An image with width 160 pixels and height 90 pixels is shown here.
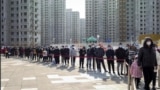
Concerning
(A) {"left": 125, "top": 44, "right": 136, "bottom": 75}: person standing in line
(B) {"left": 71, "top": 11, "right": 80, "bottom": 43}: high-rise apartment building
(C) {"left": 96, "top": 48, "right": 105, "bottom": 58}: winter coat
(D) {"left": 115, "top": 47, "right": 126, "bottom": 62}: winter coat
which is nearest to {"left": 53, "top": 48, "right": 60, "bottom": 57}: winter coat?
(C) {"left": 96, "top": 48, "right": 105, "bottom": 58}: winter coat

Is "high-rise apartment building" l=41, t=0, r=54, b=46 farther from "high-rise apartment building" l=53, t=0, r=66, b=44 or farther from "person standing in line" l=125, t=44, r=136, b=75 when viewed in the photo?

* * * *

Rewrite the records above as a JSON list of strings, one string per line, with blank lines skipped and the pictures left out.

CORRECT OUTPUT »
[
  "An image with width 160 pixels and height 90 pixels is shown here.",
  "Concerning",
  "(A) {\"left\": 125, \"top\": 44, \"right\": 136, \"bottom\": 75}: person standing in line",
  "(B) {\"left\": 71, \"top\": 11, \"right\": 80, \"bottom\": 43}: high-rise apartment building",
  "(C) {\"left\": 96, \"top\": 48, \"right\": 105, \"bottom\": 58}: winter coat",
  "(D) {\"left\": 115, \"top\": 47, \"right\": 126, \"bottom\": 62}: winter coat",
  "which is nearest to {\"left\": 53, \"top\": 48, \"right\": 60, \"bottom\": 57}: winter coat?",
  "(C) {\"left\": 96, \"top\": 48, \"right\": 105, \"bottom\": 58}: winter coat",
  "Is \"high-rise apartment building\" l=41, t=0, r=54, b=46 farther from \"high-rise apartment building\" l=53, t=0, r=66, b=44 or farther from \"person standing in line\" l=125, t=44, r=136, b=75 when viewed in the photo?"
]